Differences And Diversity
The mentoring process is tempered by a number of factors that reflect differences in:
- Communication styles
- Geographic origin
To deny that the differences exist is foolish. Instead, we must respect, enjoy and learn from them, while we include the full panorama of people in our workplace as potential mentors and protégés.
The Remedy Of Recognition
Your circle should be varied, enriched by people who are different and who have different skills and expertise. If you cross-pollinate your networks, you must be fully committed and willing to deal with the differences demanded by this global workplace, so that a high caliber workforce is mentored and leaders of that workforce are in place.
I personally believe that the mentor-protégé relationship is best when it's organic. There must be a connection that develops over time. Interestingly, one of my interviewees indicated the only protégé that didn't work out was the one who was assigned because of a company initiative. So keep your eyes open and you'll find mentors around you. And, don't forget, colleagues in your professional association are candidates as mentors and protégés as well.

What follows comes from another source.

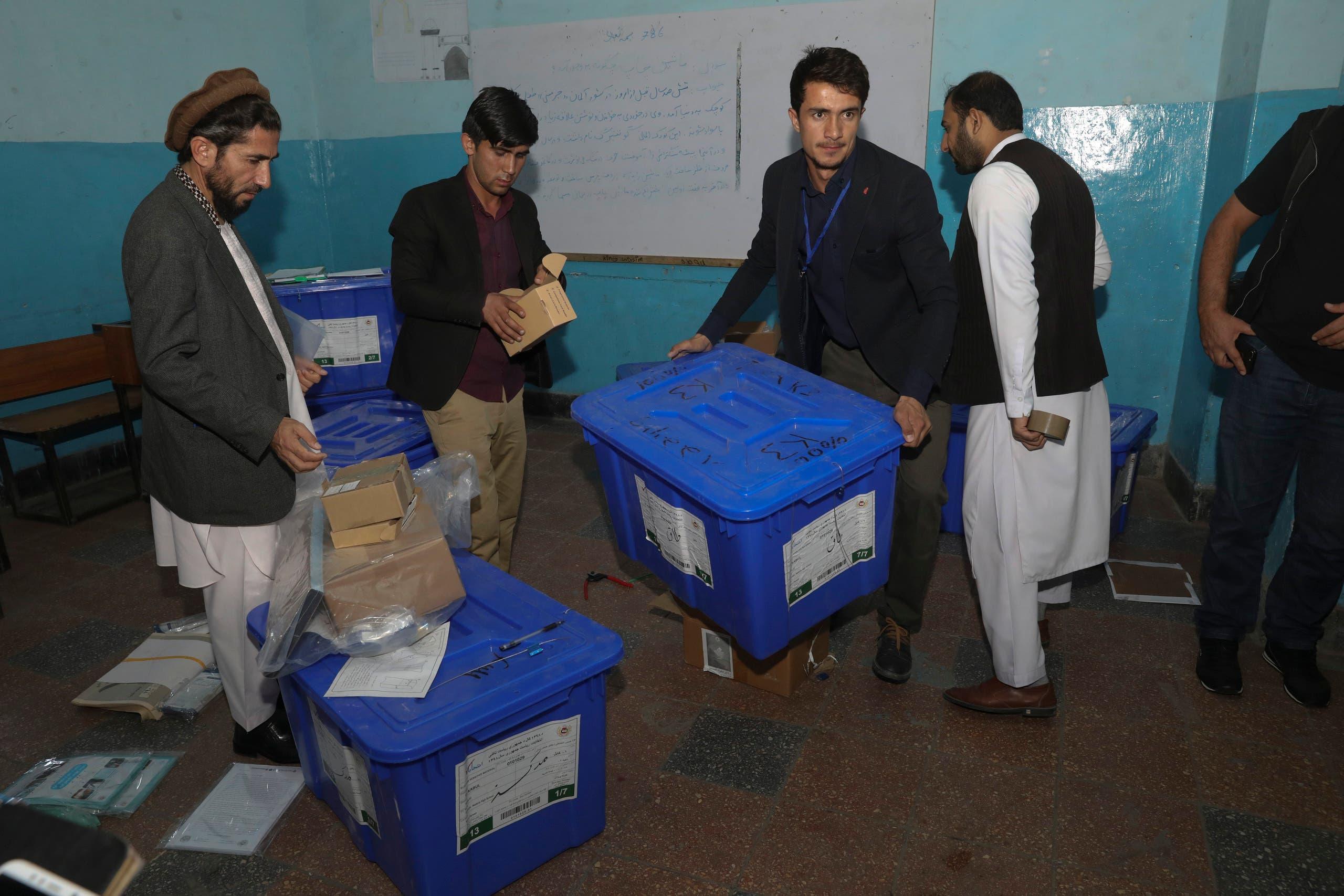 من أحد مراكز الاقتراع في كابول
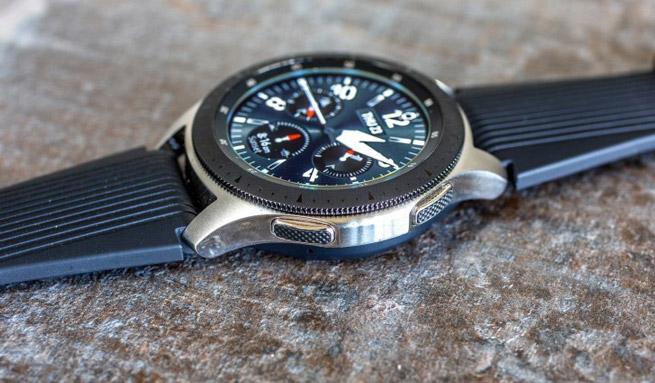 Galaxy Watch با حلقه مشکی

While most of us would prefer Godfather (mother) Mentors who have the power to make things happen, a solid, multi-faceted network may produce the same results because it's full of M.O.M.S. and dads.
The benefits for mentors and protégés are numerous, whether it's on- or offline. Knowledge is power and so is passing it on to another generation or a peer.

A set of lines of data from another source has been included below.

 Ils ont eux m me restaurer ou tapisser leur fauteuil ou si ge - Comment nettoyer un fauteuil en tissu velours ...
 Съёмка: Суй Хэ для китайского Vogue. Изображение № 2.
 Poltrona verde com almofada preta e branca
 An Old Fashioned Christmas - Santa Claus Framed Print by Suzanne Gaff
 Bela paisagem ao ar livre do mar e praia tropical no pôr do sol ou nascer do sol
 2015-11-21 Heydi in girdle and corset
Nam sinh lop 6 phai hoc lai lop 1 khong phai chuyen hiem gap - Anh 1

Pitfalls And Problems To Avoid
- Hitching your wagon to a star . . . soon to fall
- Cross-gender mentoring and the gossip it provokes
- Usurping of ideas by mentor
- Unrealistic expectations
- Investing time/wisdom in an uncommitted protégé
Rather than hitch yourself to a big star, look around your networks for mini-mentors-of-the-moment. When that star leaves or falls out of favor, you may be out of favor, too. You get to choose and to refuse - according to what feels appropriate to you.
Being mentored and mentoring are both beneficial and a part of life: it's the passing of the proverbial torch and the shedding of light. Once you've been the recipient of good mentoring, lower the ladder so that you can help others move up.
- The relationship of mentors and protégés is rooted in Greek mythology.
- Mentors are teachers that help guide our way through the perilous processes of professional life.
- There are five types of mentors: peer, informational, retiree, competitive, and godfather/mother.
- Protégés can find potential mentors in their workplace, professional organizations and networks.
- The ideal mentor is the one who is secure, who can let go of the protégé and be proud of his/her success.
- We can find mentors in cyberspace and in the face to face space.
- A mentor can be encouraged by a protégé who pays attention and listens.
- Macro-Mentors are few and far between.
- Mini-Mentors or Mentors of the Moment (M.O.M.s) can contribute to our growth and education without uncomfortably tying two people together.
- There are good lessons to be gleaned from BAD role models.
- Turnabout is fair play: if you've derived a benefit from having a mentor, then become one.